**What you are asked to do**. Everything from the line containing "Comparing the wood" down to the last line of the entries below must be transcribed exactly, and nothing else.
## Start Given information
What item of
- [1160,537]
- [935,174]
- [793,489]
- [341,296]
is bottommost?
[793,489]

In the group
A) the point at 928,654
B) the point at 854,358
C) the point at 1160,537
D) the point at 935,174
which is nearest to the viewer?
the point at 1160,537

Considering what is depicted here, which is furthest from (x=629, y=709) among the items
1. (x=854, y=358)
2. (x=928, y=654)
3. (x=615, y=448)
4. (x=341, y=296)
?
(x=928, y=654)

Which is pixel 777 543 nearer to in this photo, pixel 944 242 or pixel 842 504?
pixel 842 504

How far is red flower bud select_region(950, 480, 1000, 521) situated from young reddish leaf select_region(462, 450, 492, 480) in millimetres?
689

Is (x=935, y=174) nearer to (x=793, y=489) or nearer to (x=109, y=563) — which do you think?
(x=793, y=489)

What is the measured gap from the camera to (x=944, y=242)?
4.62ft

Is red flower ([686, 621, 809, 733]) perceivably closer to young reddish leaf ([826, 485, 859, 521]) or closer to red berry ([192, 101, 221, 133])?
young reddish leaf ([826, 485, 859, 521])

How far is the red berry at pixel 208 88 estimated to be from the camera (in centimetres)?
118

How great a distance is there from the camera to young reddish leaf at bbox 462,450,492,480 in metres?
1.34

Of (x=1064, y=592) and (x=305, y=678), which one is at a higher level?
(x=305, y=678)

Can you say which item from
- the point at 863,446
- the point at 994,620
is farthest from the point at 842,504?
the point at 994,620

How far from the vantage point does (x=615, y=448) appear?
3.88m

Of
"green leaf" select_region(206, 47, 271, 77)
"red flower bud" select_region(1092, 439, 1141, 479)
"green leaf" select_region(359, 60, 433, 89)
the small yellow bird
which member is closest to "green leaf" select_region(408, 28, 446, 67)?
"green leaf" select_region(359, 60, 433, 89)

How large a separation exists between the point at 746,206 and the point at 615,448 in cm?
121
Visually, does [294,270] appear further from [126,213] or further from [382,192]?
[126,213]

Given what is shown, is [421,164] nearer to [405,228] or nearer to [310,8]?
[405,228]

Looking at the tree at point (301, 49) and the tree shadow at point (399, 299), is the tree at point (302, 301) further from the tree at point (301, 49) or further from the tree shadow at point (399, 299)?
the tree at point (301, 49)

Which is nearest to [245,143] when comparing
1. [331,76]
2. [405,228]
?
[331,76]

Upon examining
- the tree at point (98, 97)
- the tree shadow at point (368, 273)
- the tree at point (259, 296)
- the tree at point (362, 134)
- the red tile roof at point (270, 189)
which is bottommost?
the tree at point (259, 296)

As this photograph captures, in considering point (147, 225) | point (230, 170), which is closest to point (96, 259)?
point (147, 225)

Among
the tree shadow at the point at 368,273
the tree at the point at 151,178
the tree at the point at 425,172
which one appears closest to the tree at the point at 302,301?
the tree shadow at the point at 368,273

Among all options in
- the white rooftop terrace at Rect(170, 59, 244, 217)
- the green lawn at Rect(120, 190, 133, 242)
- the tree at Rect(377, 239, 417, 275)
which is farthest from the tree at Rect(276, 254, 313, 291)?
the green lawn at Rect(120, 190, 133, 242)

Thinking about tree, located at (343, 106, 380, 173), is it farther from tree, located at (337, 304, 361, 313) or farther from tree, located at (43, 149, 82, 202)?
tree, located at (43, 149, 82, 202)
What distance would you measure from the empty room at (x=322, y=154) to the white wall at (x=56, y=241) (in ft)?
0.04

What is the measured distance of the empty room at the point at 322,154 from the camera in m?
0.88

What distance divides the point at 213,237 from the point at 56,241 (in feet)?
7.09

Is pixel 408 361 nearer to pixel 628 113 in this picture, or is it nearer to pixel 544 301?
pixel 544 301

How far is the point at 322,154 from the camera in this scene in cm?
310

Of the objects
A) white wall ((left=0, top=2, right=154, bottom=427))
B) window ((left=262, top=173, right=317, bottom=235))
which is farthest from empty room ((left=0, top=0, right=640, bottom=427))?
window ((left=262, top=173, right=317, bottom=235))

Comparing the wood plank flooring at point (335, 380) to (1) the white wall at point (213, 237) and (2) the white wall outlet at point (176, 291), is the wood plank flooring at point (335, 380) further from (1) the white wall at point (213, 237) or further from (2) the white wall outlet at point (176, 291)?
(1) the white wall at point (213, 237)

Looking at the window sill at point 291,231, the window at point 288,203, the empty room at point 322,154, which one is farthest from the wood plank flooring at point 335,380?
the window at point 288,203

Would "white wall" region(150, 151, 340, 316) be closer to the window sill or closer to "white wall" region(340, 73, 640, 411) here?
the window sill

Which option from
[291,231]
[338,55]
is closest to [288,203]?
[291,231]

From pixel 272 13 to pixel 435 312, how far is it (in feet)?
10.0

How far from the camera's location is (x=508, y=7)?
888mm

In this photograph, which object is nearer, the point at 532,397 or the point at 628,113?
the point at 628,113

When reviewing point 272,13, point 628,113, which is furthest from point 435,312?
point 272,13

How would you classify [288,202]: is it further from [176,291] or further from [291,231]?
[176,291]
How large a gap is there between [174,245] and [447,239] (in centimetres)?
## End Given information
**Answer to the problem**.
Comparing the wood plank flooring at point (335, 380) to (1) the white wall at point (213, 237) and (2) the white wall outlet at point (176, 291), is the wood plank flooring at point (335, 380) further from (1) the white wall at point (213, 237) or further from (2) the white wall outlet at point (176, 291)?
(1) the white wall at point (213, 237)

Looking at the window sill at point 291,231, the window at point 288,203, the empty room at point 322,154, which one is farthest from the wood plank flooring at point 335,380?
the window at point 288,203

Would "white wall" region(150, 151, 340, 316) be closer to the window sill or closer to "white wall" region(340, 73, 640, 411) here?
the window sill

Which option from
[291,231]
[338,55]
is closest to [288,203]?
[291,231]

From pixel 272 13 to pixel 435 312, how far is it (in feet)?
10.0

How far from the camera's location is (x=508, y=7)?
888mm

In this photograph, which object is nearer, the point at 532,397 or the point at 628,113?
the point at 628,113

When reviewing point 272,13, point 628,113, which is furthest from point 435,312?
point 272,13

How would you classify [288,202]: is it further from [176,291] or further from [291,231]?
[176,291]
How large a gap is there between [174,245] and [447,239] (in centimetres)?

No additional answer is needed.